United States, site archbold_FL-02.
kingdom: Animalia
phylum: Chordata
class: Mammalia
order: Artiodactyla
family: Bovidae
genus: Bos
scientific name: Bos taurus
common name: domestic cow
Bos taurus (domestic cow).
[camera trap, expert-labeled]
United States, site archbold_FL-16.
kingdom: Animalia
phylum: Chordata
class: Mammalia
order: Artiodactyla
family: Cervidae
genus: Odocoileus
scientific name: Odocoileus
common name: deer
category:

▶ [Task brief]: The complete listing, transcribed exactly, is the expected answer.

▶ [Answer to this exercise]:
United States, site archbold_FL-02.
kingdom: Animalia
phylum: Chordata
class: Mammalia
order: Artiodactyla
family: Bovidae
genus: Bos
scientific name: Bos taurus
common name: domestic cow
Bos taurus (domestic cow).
[camera trap, expert-labeled]
United States, site archbold_FL-16.
kingdom: Animalia
phylum: Chordata
class: Mammalia
order: Artiodactyla
family: Cervidae
genus: Odocoileus
scientific name: Odocoileus
common name: deer
category:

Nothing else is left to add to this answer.